Vi dirò, a rischio di passare, una volta
di più, per il solito rompiscatole, che non sono stato particolarmente
entusiasta nel ricevere, al posto del tradizionale certificato, una “tessera
elettorale” valida per partecipare nientemeno che a diciotto votazioni.
E non tanto perché la prospettiva di dover affrontare diciotto campagne
elettorali nei non moltissimi anni che presumibilmente mi restano, mi sembra
quanto di più deprimente si possa immaginare: quello certo è un problema,
ma è un problema mio e non escludo che l’idea possa colmare di genuino
entusiasmo un elettore più giovane ed entusiasta. È la natura stessa
di quel documento che mi sembra dar adito a qualche ragionevole perplessità.

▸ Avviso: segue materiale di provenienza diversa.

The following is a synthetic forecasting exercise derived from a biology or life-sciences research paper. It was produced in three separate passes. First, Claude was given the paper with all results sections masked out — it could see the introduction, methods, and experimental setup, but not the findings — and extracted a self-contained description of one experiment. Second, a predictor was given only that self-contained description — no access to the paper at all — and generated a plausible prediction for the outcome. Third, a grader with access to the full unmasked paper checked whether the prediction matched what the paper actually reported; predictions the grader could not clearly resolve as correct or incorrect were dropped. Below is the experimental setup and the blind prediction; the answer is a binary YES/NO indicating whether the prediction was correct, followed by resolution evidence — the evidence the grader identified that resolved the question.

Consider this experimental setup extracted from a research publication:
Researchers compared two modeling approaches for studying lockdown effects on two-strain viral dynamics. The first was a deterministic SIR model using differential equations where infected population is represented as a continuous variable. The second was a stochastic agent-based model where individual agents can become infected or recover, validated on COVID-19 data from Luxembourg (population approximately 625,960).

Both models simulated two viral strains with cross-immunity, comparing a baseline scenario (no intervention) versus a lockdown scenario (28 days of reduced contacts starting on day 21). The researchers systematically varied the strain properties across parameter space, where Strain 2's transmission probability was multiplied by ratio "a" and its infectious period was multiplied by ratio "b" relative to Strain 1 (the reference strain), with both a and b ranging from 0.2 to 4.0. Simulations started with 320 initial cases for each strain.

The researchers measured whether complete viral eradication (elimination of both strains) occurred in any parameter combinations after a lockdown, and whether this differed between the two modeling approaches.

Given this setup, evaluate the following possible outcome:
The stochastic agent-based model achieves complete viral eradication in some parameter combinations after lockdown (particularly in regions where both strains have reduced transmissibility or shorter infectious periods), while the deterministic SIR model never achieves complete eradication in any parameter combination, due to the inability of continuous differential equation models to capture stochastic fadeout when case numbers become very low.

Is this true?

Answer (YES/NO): YES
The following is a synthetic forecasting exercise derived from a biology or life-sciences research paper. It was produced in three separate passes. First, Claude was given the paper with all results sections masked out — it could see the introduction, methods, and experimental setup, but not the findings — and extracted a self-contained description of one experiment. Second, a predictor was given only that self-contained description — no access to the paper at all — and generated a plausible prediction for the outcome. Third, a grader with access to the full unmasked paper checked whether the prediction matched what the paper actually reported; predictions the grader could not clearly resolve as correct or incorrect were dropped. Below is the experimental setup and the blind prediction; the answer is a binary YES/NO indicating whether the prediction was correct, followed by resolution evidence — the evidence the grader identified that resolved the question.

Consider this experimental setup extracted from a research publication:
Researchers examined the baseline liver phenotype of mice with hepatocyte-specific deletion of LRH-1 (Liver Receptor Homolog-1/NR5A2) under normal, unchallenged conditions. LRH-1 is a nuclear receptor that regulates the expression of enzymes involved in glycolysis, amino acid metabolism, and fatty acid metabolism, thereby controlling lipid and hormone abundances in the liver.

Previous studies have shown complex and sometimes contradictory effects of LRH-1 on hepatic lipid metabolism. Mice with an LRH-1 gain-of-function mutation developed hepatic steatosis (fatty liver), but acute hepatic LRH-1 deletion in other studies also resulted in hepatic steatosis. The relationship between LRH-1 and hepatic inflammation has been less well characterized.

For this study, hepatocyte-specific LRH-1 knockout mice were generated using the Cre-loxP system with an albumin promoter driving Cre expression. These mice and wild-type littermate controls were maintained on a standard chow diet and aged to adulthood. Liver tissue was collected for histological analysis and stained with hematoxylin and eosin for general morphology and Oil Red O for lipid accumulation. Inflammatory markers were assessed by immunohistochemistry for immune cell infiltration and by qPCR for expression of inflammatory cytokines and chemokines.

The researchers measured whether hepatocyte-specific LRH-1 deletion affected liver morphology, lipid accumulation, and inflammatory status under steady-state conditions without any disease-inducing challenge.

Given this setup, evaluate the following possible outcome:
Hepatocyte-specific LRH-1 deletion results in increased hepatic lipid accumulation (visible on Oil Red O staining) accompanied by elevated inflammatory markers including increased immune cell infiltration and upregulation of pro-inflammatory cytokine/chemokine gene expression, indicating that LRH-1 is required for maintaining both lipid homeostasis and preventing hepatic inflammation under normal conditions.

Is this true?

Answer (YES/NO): YES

Capirete, una tessera “strettamente personale” a “carattere permanente”
non è una cosa da poco. Di istituzioni a carattere permanente, in
Italia, a parte l’ergastolo, non ce ne sono poi molte: non sono permanenti,
se non mi sbaglio, nemmeno i documenti di identità. Questa, poi,
è una carta che il titolare, come gli si intima nella lettera di accompagnamento,
è tenuto a conservare con cura; che in caso di variazione dei dati va scrupolosamente
aggiornata, sempre a cura del titolare, mediante l’applicazione di appositi
tagliandi autoadesivi; che in caso di furto o smarrimento (succede) comporta
una denuncia presso i competenti uffici di pubblica sicurezza e che va
debitamente consegnata alle autorità municipali in caso di trasferimento
in un altro Comune. Si tratta, insomma, di un documento che impone
a chi lo detiene un certo numero di obblighi e impegni, pena la rinuncia
all’esercizio del diritto di voto, il che porta la normativa elettorale
italiana, se non proprio al livello degli Stati Uniti e degli altri paesi
in cui per votare bisogna darsi la pena di registrarsi presso un apposito
ufficio, certo in quella direzione. E, come succede in quei paesi,
la cosa contribuirà, senza dubbio, a ridurre in qualche misura il numero
dei votanti, a onta e scorno delle deprecazioni che si levano a ogni chiamata
alle urne sul pericolo dell’astensionismo. E anche chi a quel pericolo
personalmente non crede, anche il più accanito degli astensionisti non
trarrà certo una gran soddisfazione dall’idea di un concittadino che se
non va a votare non lo fa per scelta consapevole, perché razionalmente
convinto che si tratti di una pratica da cui, per un motivo o per l’altro,
è opportuno astenersi, ma perché proprio non ricorda in che cassetto è
finita la maledetta tessera e non ha voglia, tempo o disposizione di andare
in Questura per la denuncia di smarrimento e in Comune per chiedere il
duplicato.
Corre
voce che l’introduzione del nuovo sistema sia dovuta a motivi prettamente
economici. Allo Stato costa meno mandare una tantum a ogni cittadino
maggiorenne la sua brava tessera, raccomandandogli di conservarla con cura,
piuttosto che far stampare e recapitare altrettanti certificati a ogni
turno elettorale o referendario. Sarà vero, naturalmente: con questi
chiari di luna ogni soldo risparmiato è un soldo guadagnato e, come insegna
il pio Formigoni, la necessità di risparmiare qualche miliardo giustifica
le richieste più stravaganti. Ma resta vero, se si bada alla sostanza
dei fatti, che ci sono cose su cui non è proprio il caso di risparmiare
e che un’innovazione che rende più difficile al cittadino l’esercizio
di un diritto fondamentale non può essere fatta passare per una semplice
misura di razionalizzazione contabile. E poi, non datemi del paranoico,
ma a me l’idea di un documento dalla consultazione del quale risulti chiaramente
quante e quali volte ho votato nelle ultime diciotto consultazioni, non
so che dirvi, ma proprio non va. Io voglio poter votare o non votare
a seconda delle mie valutazioni contingenti e non desidero che queste mie
scelte siano attestate su una tessera che mi può essere richiesto di esibire.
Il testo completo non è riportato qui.